Он сделал вырез — догадка подтверждалась. Резонанс означал, что в мире, который он сейчас вскрыл, земля на том же уровне. Открылся горный луг под пасмурным небом, и на лугу мирно паслись животные, которых он никогда не видел, — величиной с бизона, с широкими рогами, косматым голубым мехом и гребнем жесткой шерсти вдоль хребта.

Он вошел туда. Ближайшее животное посмотрело на него равнодушно и снова занялось травой. Не закрыв окна и стоя на лугу другого мира, Уилл искал кончиком ножа знакомые зацепки и опробовал их.

Да, он мог врезаться в свой мир из этого и по-прежнему находился высоко над фермами и живыми изгородями. И мог уловить резонанс — отклик мира Читтагацце, который он только что покинул.

С глубоким облегчением Уилл вернулся в лагерь у озера, закрыв перед этим все окна. Теперь он может найти дорогу домой, теперь он не заблудится, теперь он может спрятаться в случае нужды и передвигаться без опаски.

По мере того как росло его знание, прибывало и сил. Он повесил ножны на пояс и вскинул рюкзак.

— Ну, готов наконец? — послышался саркастический вопрос.

— Да. Если хочешь, могу объяснить, но, кажется, тебе не очень интересно.

— О нет, все, что ты предпринимаешь, меня буквально завораживает. Но забудем обо мне. Что ты собираешься сказать людям, которые идут сюда?

Пораженный Уилл обернулся. Далеко внизу по тропинке медленно поднималась к озеру вереница людей с вьючными лошадьми. Они его пока не видели, но если оставаться здесь, то скоро увидят.

Уилл поднял отцовский плащ, разложенный на камне, — материя успела подсохнуть на солнце и была уже не такой тяжелой. Он огляделся: взять больше нечего.

— Давай пройдем дальше, — сказал он ангелу.

Не мешало бы сделать перевязку, но с этим можно было подождать. Он двинулся по берегу озера, прочь от каравана, и ангел, невидимый в ярком свете, последовал за ним.

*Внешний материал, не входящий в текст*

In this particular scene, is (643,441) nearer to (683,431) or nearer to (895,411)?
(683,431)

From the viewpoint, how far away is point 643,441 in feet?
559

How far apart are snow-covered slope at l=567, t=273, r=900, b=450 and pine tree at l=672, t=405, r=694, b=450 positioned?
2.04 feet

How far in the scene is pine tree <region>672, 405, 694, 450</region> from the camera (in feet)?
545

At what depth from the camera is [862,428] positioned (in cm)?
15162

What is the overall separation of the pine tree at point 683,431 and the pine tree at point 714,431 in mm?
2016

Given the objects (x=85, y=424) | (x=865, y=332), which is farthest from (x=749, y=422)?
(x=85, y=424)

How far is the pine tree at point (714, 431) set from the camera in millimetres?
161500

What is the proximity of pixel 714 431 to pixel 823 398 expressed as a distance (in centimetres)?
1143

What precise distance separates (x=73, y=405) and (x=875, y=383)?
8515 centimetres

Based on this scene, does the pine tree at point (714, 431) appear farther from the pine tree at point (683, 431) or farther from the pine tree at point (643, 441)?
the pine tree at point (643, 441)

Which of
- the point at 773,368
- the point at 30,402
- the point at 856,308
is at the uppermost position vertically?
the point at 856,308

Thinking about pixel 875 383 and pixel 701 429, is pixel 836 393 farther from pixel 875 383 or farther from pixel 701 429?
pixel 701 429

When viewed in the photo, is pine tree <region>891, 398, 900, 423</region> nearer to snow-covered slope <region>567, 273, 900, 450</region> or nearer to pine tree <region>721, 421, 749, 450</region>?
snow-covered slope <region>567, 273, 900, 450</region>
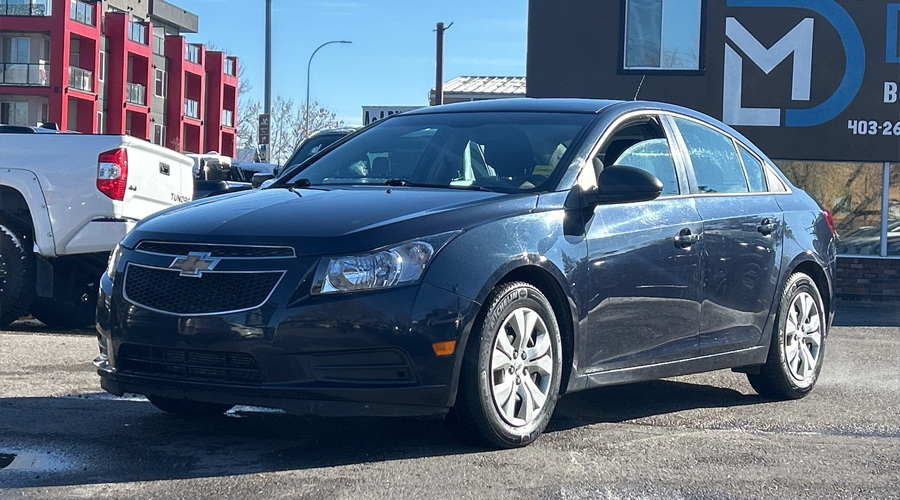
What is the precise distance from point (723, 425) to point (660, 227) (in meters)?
1.04

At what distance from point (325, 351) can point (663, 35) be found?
43.2 ft

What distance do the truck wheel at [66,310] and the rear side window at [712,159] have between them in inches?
196

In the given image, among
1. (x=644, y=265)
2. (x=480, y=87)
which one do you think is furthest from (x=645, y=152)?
(x=480, y=87)

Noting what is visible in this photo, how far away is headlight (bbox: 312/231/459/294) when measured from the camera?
4.40 meters

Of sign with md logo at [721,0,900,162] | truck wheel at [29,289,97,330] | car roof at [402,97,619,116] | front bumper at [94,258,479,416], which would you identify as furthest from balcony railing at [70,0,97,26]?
front bumper at [94,258,479,416]

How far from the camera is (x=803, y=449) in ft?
16.8

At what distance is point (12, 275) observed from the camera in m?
8.53

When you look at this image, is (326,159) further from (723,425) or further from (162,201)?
(162,201)

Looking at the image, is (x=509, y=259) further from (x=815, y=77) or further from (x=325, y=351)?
(x=815, y=77)

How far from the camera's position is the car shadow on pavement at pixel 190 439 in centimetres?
438

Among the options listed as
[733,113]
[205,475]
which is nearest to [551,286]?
[205,475]

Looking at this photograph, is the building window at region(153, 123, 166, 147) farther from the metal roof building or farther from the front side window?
the front side window

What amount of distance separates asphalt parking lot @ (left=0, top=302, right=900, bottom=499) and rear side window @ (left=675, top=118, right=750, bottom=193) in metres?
1.23

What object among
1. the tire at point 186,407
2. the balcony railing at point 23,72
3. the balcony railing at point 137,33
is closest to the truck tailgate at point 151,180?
the tire at point 186,407
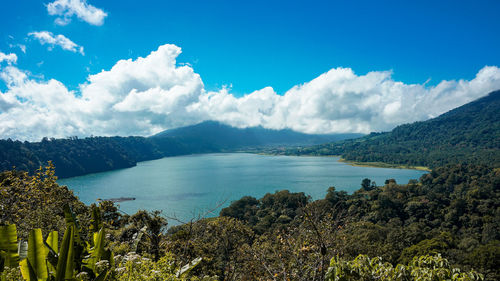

На исходе дня они спустились с каменистой горы к ее отрогу, заросшему травой и карликовыми рододендронами. Уилл уже мечтал об отдыхе и чуть погодя решил сделать привал.

В пути ангел был немногословен. Время от времени он ронял: «Не сюда» или: «Слева тропинка полегче», и Уилл принимал его советы; но на самом деле он двигался просто для того, чтобы двигаться и чтобы уйти от каравана, потому что, пока не вернулся второй ангел, покидать это место не имело смысла.

Солнце садилось, и он как будто уже видел своего спутника. В воздухе словно бы мерцали очертания тела, и воздух внутри них казался плотнее.

— Бальтамос, — сказал он, — я хочу найти ручей. Есть поблизости?

— Есть родник ниже по склону, — ответил ангел. — Вон перед теми деревьями.

— Спасибо.

Уилл нашел родник, напился и наполнил флягу. Он хотел спуститься к лесу, но, услышав восклицание Бальтамоса, обернулся и увидел, как прозрачный контур его фигуры понесся вниз по склону… к чему? Ангел был различим как движущееся сгущение воздуха, и Уилл видел его лучше, когда он был на периферии зрения. Ангел как будто застыл, прислушиваясь, а потом взмыл в воздух и метнулся назад, к Уиллу.

— Здесь! — сказал он, и впервые не было в его голосе неодобрения и насмешки. — Барух прошел здесь. Тут окно, почти невидимое. Идем… идем. Идем же.